NEW YORK – A team of researchers at the University of Bristol in the UK has been awarded £500,000 ($640,000) to support the development of a new blood-based test for the early diagnosis of brain cancer. The researchers envisage deploying a point-of-care assay based on a fluorescent nanophotonics platform.
Cancer Research UK is funding the project, which is slated to run through 2024 and will commence next month.
Kathreena Kurian, an associate professor in brain tumor research at the University of Bristol, is leading the project. She said there is a need for a blood-based, point-of-care test in the UK, where it often takes multiple visits to a general practitioner before a patient presenting with symptoms is referred to a hospital for a CT scan or MRI. Of those referred, most are negative.
"For every 4,000 headaches, there's probably one that has a serious neurological condition attached," said Kurian. "There are lots of worried well getting negative scans," she said. "That is also a burden to the [National Health Service] system."
By delivering a blood test to market that can be carried out by British GPs, the researchers hope to transform the way brain tumors are diagnosed, trim NHS costs, and catch cancers earlier. They also believe such a blood-based test could be used to track recurrence.
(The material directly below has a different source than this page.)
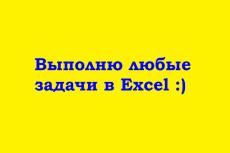 Обучу основам социологии. Консультации по социологии 13 - kwork.ru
The initial focus of the new CRUK-backed project will be to transition a marker that Kurian's team has used regularly in the lab to a new platform where it can be used at the point of care. The glial fibrillary acidic protein (GFAP) marker is the team's diagnostic "baseline," which according to Kurian, is a "well-worked up" reliable molecule for diagnosis. However, the current means of measuring GFAP — enzyme-linked immunosorbant assays — are not specific enough for the researchers, and they have to be processed in a centralized laboratory, not at the GP's office.
"ELISAs are time consuming," added Kurian.
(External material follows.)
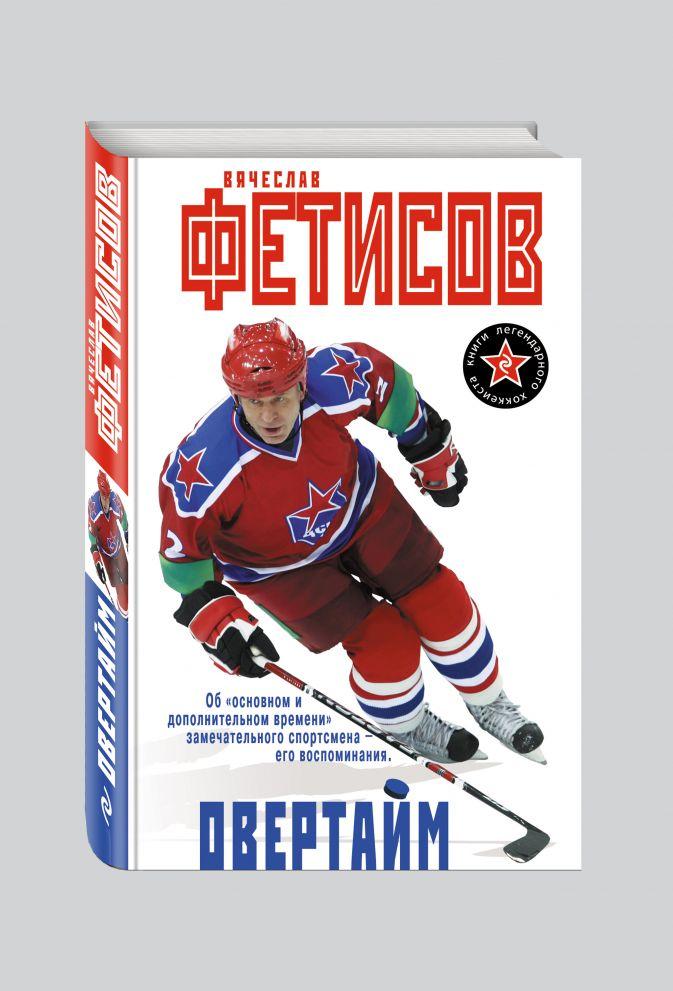 Фетисов В.А. - Овертайм обложка книги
The researchers have also developed other antibodies of interest for use in diagnosis, but it's the same story. ELISA is not capable of delivering the sensitivity or speed for a quick diagnosis. To overcome this, they have turned to Fluoretiq, a Bristol-based company, as a technology partner.
Fluoretiq has been developing a rapid test called Nanoplex for diagnosing bacterial infections and guiding antibiotic treatment selection. However, the partners believe the same technology can be repurposed for detecting markers associated with brain cancer in patients' blood samples.
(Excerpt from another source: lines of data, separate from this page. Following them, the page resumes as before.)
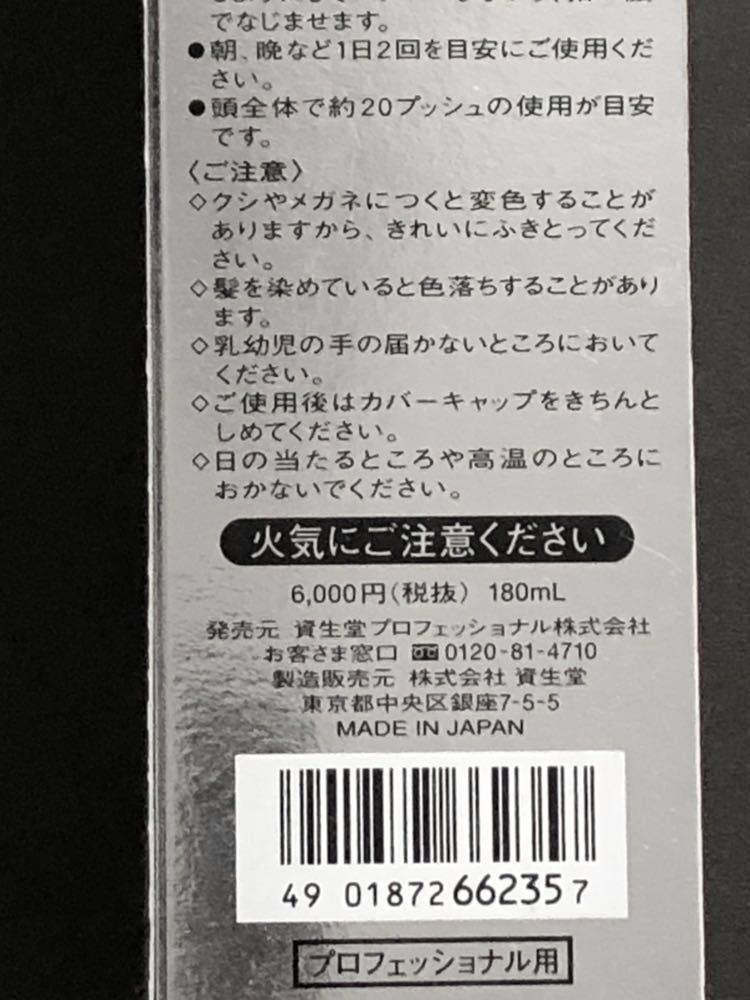 資生堂 アデノバイタルスカルプエッセンスV 育毛エッセンス 無香料 180mL +詰め替え用30mL 付きレフィル プロフェッショナル用_画像5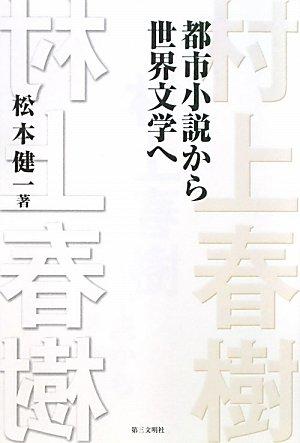 村上春樹―都市小説から世界文学への詳細を見る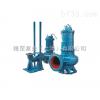 QW150-150-50-45  QW(WQ)潜水式无堵塞排污泵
The company's platform relies on the use of fluorescent carbon dots that can be attached to ligands, including antibodies targeting protein biomarkers, such as GFAP. These labeled markers can then be detected using nanophotonics, the study of the behavior of light on the nanometer scale. Based on metrics obtained via the Fluoretiq assay, the researchers hope to be able to not only diagnose patients, but also to predict the size of the tumor.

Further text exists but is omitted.